▶ PROBLEMS AND TASKS
A. In the email thread on split infinitives, what kind of infinitives do modals take?
B. Pick up the email thread on split infinitives after its final line and carry it further.
— START EXTRACTED TEXT —
Pet peeve

Laurence Horn laurence.horn at YALE.EDU
Tue Oct 31 08:39:29 UTC 2000


At 4:19 PM -0500 10/31/00, Douglas G. Wilson wrote:
>>>... as others will undoubtedly note, split infinitives are
>>>perfectly acceptable, another 18th c. prescriptivism surviving too
>>>long.  In "would change", by the way, "change" is an infinitive.
>>>Modals take unmarked infinitives.  The "to" is not what makes a
>>>form an infinitive.  It's just one way of marking that status. ...
>
>>Well, that's really a question of definition. ...
>
>The Merriam-Webster English usage dictionary says (in an extended discussion):
>
>"... _to_ is only an appurtenance of the infinitive, which is the
>uninflected form of the verb. In many constructions the infinitive is used
>alone ...
— END EXTRACTED TEXT —
— START INFORMATION GIVEN —
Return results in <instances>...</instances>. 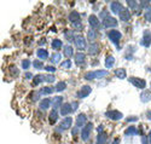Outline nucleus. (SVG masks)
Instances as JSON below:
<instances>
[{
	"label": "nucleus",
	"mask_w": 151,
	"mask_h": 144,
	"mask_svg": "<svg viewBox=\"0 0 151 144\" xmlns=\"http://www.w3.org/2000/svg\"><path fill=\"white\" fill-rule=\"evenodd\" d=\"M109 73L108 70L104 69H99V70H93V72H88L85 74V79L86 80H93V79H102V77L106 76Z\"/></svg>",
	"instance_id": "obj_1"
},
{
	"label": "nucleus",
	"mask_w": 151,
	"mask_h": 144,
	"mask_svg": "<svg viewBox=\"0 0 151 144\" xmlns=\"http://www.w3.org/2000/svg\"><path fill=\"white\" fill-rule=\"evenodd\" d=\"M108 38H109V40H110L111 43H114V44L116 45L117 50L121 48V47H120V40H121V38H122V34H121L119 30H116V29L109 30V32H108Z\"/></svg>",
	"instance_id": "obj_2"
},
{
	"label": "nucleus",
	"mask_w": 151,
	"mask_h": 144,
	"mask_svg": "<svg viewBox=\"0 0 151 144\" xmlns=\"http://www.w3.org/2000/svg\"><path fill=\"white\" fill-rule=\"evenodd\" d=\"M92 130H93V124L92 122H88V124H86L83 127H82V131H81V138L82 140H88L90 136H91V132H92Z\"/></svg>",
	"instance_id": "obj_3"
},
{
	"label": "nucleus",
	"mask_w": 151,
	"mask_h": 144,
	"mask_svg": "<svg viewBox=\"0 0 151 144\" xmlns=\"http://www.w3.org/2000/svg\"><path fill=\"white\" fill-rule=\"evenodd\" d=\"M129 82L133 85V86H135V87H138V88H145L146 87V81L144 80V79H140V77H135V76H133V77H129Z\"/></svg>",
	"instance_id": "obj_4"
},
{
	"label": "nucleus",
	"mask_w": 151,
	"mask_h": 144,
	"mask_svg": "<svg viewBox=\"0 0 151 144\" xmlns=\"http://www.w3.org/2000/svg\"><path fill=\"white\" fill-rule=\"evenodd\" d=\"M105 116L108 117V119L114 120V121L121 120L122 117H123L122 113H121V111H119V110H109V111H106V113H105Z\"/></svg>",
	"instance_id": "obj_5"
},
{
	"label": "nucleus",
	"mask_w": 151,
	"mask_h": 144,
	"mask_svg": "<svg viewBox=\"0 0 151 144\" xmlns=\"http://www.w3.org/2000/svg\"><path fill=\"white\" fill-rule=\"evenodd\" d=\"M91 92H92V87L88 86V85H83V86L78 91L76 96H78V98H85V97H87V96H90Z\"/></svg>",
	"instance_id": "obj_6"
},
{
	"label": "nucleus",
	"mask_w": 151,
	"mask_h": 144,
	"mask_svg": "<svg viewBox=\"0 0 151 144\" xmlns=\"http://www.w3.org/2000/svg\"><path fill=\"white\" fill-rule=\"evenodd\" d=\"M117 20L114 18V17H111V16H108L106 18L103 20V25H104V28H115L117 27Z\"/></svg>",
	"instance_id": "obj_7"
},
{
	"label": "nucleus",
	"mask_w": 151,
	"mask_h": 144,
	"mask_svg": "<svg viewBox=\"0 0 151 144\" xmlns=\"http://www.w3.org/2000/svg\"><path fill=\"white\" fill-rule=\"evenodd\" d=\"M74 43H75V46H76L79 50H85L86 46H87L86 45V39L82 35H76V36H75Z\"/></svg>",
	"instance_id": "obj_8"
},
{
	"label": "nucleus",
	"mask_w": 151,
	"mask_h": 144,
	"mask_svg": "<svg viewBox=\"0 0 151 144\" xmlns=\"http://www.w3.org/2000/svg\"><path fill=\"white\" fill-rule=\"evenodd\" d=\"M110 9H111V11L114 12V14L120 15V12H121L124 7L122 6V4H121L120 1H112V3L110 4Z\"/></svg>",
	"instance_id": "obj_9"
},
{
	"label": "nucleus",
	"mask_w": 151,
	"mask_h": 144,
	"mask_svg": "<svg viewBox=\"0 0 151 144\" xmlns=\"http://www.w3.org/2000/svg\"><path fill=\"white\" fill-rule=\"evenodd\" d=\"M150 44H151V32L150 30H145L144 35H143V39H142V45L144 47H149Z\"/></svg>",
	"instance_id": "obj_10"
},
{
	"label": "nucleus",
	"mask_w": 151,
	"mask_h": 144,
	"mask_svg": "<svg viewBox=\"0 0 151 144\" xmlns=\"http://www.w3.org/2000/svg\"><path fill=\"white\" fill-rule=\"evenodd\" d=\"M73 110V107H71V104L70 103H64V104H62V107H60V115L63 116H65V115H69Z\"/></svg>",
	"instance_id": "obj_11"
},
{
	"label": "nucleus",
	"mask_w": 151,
— END INFORMATION GIVEN —
▶ RESULTS OF THE TASKS
A. Unmarked infinitives.

B.
>
So according to this practice, the subjunctives in "I demand that he
leave" or "If it be treason" are really infinitives?  And when
first-year syntax students learn than modals don't govern the
infinitive (*He could to leave") they're being misinformed?  It's
certainly not standard practice in linguistics courses and texts to
take the uninflected but to-less form of a verb following a modal or
in the "that" complement of a verb like "demand" or "require" to
constitute an infinitive.  (Another case is "She made me (*to) do
it".)  Base form/bare verb form (maybe even "infinitive stem") si,
infinitive no.  Of course, this may just be a dialect split...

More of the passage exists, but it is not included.